- _Work to complete_
Quote the lines below word for word, from the first line through the line that contains "A picture of Moringa Ladoo.", including that line.

- _Records to process_
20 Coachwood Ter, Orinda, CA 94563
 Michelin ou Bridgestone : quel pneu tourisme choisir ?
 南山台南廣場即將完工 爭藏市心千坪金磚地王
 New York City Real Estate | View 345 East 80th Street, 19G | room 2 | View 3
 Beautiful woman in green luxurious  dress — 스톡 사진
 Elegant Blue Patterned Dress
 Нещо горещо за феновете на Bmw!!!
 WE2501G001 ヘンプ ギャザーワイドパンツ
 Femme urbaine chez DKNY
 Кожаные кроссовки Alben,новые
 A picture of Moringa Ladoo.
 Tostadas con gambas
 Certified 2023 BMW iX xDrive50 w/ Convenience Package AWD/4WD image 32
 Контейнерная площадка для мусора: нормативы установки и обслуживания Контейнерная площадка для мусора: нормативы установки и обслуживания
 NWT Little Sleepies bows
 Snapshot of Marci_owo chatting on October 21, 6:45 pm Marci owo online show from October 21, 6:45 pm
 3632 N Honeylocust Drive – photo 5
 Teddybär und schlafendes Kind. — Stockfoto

- _Expected output_
20 Coachwood Ter, Orinda, CA 94563
 Michelin ou Bridgestone : quel pneu tourisme choisir ?
 南山台南廣場即將完工 爭藏市心千坪金磚地王
 New York City Real Estate | View 345 East 80th Street, 19G | room 2 | View 3
 Beautiful woman in green luxurious  dress — 스톡 사진
 Elegant Blue Patterned Dress
 Нещо горещо за феновете на Bmw!!!
 WE2501G001 ヘンプ ギャザーワイドパンツ
 Femme urbaine chez DKNY
 Кожаные кроссовки Alben,новые
 A picture of Moringa Ladoo.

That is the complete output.